RECORDS SUPPLIED:
* * * * * * *

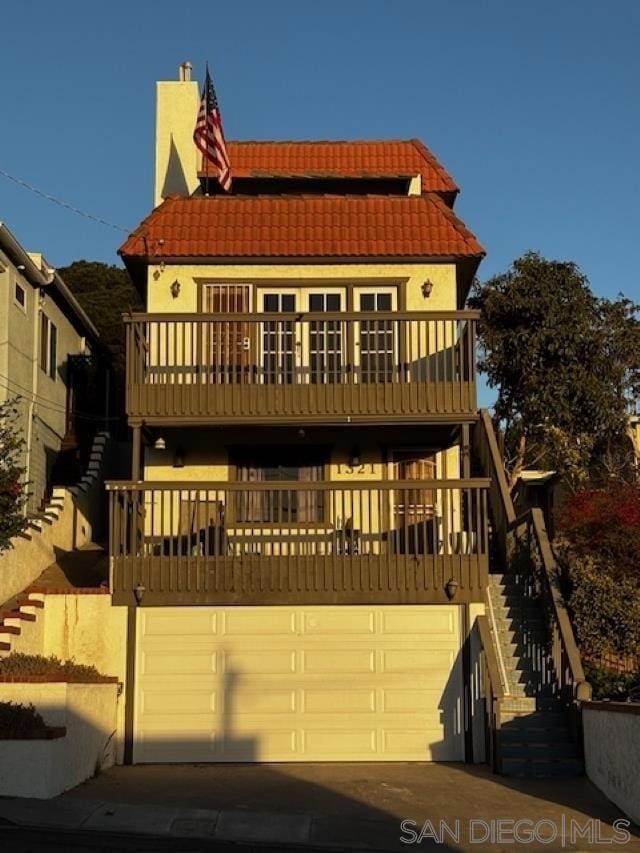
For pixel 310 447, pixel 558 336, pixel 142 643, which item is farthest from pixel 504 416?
pixel 142 643

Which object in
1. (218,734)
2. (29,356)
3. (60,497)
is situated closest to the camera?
(218,734)

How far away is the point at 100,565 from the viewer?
1891 centimetres

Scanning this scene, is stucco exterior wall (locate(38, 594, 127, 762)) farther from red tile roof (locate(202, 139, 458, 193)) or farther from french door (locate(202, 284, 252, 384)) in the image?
red tile roof (locate(202, 139, 458, 193))

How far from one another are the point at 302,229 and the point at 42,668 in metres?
8.77

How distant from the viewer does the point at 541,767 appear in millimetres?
13680

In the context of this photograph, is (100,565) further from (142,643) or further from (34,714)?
(34,714)

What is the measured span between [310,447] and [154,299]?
3.45 metres

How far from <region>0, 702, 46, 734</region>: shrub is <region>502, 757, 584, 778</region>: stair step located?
5.53m

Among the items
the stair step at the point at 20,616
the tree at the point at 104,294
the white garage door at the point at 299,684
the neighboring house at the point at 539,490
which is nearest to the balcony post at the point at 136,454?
the white garage door at the point at 299,684

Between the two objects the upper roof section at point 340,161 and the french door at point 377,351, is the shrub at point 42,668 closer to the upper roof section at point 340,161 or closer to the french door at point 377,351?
the french door at point 377,351

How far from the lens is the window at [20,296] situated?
2150 cm

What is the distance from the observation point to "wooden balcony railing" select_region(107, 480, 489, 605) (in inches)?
620

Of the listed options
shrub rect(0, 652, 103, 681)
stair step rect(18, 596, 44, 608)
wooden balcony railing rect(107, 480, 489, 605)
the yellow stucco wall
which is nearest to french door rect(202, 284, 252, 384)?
wooden balcony railing rect(107, 480, 489, 605)

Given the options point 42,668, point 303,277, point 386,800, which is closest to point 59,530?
point 303,277
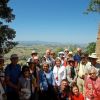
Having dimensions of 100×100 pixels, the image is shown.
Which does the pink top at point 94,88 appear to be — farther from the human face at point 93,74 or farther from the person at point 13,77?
the person at point 13,77

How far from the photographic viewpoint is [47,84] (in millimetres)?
10258

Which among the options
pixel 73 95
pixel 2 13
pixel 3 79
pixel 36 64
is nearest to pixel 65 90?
pixel 73 95

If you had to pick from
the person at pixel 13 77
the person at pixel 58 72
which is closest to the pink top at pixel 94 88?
the person at pixel 13 77

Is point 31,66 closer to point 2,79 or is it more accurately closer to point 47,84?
point 47,84

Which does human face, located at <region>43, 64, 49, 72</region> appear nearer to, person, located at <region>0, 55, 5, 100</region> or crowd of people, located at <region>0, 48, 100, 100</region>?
crowd of people, located at <region>0, 48, 100, 100</region>

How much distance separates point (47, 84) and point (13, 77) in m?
1.26

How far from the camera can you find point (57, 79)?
1114cm

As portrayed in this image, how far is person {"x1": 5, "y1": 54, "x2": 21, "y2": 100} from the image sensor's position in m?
9.38

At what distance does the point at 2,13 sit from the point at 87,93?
1620cm

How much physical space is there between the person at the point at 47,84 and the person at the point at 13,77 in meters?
0.85

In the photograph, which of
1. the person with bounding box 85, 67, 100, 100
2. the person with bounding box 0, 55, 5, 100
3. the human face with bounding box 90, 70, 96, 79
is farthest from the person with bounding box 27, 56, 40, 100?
the human face with bounding box 90, 70, 96, 79

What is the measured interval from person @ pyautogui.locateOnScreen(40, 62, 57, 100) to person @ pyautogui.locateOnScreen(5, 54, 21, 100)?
0.85 m

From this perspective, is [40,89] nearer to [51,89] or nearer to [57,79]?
[51,89]

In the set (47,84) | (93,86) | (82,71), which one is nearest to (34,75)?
(47,84)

* * * * * * *

Reproduce every one of the lines above word for word, but leave the pictures out.

For pixel 310 447, pixel 558 336, pixel 142 643, which item is farthest from pixel 504 416?
pixel 142 643

Which object in
1. (218,734)
2. (29,356)
3. (60,497)
is situated closest to the camera?
(218,734)

How far away is the point at 100,565 from the viewer?
1891 centimetres

Scanning this scene, is stucco exterior wall (locate(38, 594, 127, 762)) farther from red tile roof (locate(202, 139, 458, 193)) or farther from french door (locate(202, 284, 252, 384)) in the image?
red tile roof (locate(202, 139, 458, 193))

How far from one another are the point at 302,229 and the point at 42,668 in metres?
8.77

How distant from the viewer does the point at 541,767 appear in millimetres?
13680

In the context of this photograph, is (100,565) further from (142,643) or further from (34,714)?
(34,714)

What is the measured span between [310,447] and [154,299]?
3.45 metres

How far from <region>0, 702, 46, 734</region>: shrub is <region>502, 757, 584, 778</region>: stair step located?
5.53m

Among the items
the stair step at the point at 20,616
the tree at the point at 104,294
the white garage door at the point at 299,684
the neighboring house at the point at 539,490
which is nearest to the balcony post at the point at 136,454?
the white garage door at the point at 299,684

Between the two objects the upper roof section at point 340,161 and the french door at point 377,351, is the shrub at point 42,668 closer to the upper roof section at point 340,161 or closer to the french door at point 377,351?
the french door at point 377,351

How far from the lens is the window at [20,296] situated?
2150 cm

What is the distance from the observation point to "wooden balcony railing" select_region(107, 480, 489, 605) (in inches)?
620

Of the listed options
shrub rect(0, 652, 103, 681)
stair step rect(18, 596, 44, 608)
wooden balcony railing rect(107, 480, 489, 605)
the yellow stucco wall
which is nearest to french door rect(202, 284, 252, 384)?
wooden balcony railing rect(107, 480, 489, 605)

Given the options point 42,668, point 303,277, point 386,800, which is closest to point 59,530?
point 303,277
Having dimensions of 100×100 pixels, the image is shown.
Which does the pink top at point 94,88 appear to be — farther from the human face at point 93,74 or farther from the person at point 13,77?
the person at point 13,77

How far from the photographic viewpoint is [47,84] (in millimetres)?
10258

Which among the options
pixel 73 95
pixel 2 13
pixel 3 79
pixel 36 64
is nearest to pixel 65 90?
pixel 73 95

If you had to pick from
the person at pixel 13 77
the person at pixel 58 72
which is closest to the pink top at pixel 94 88?
the person at pixel 13 77

Is point 31,66 closer to point 2,79 or is it more accurately closer to point 47,84?
point 47,84

Which does human face, located at <region>43, 64, 49, 72</region> appear nearer to, person, located at <region>0, 55, 5, 100</region> or crowd of people, located at <region>0, 48, 100, 100</region>?
crowd of people, located at <region>0, 48, 100, 100</region>

How much distance separates point (47, 84) and point (13, 77) in m?
1.26

How far from the camera can you find point (57, 79)?
1114cm

As portrayed in this image, how far is person {"x1": 5, "y1": 54, "x2": 21, "y2": 100} from the image sensor's position in m?
9.38

At what distance does the point at 2,13 sit from the point at 87,93?
1620cm

How much physical space is there between the person at the point at 47,84 and the person at the point at 13,77 in meters?
0.85

In the photograph, which of
1. the person with bounding box 85, 67, 100, 100
2. the person with bounding box 0, 55, 5, 100
3. the human face with bounding box 90, 70, 96, 79
is farthest from the person with bounding box 27, 56, 40, 100?
the human face with bounding box 90, 70, 96, 79

What is the measured interval from person @ pyautogui.locateOnScreen(40, 62, 57, 100) to person @ pyautogui.locateOnScreen(5, 54, 21, 100)?
0.85 m

From this perspective, is [40,89] nearer to [51,89] or nearer to [57,79]?
[51,89]

In the set (47,84) | (93,86) | (82,71), which one is nearest to (34,75)?
(47,84)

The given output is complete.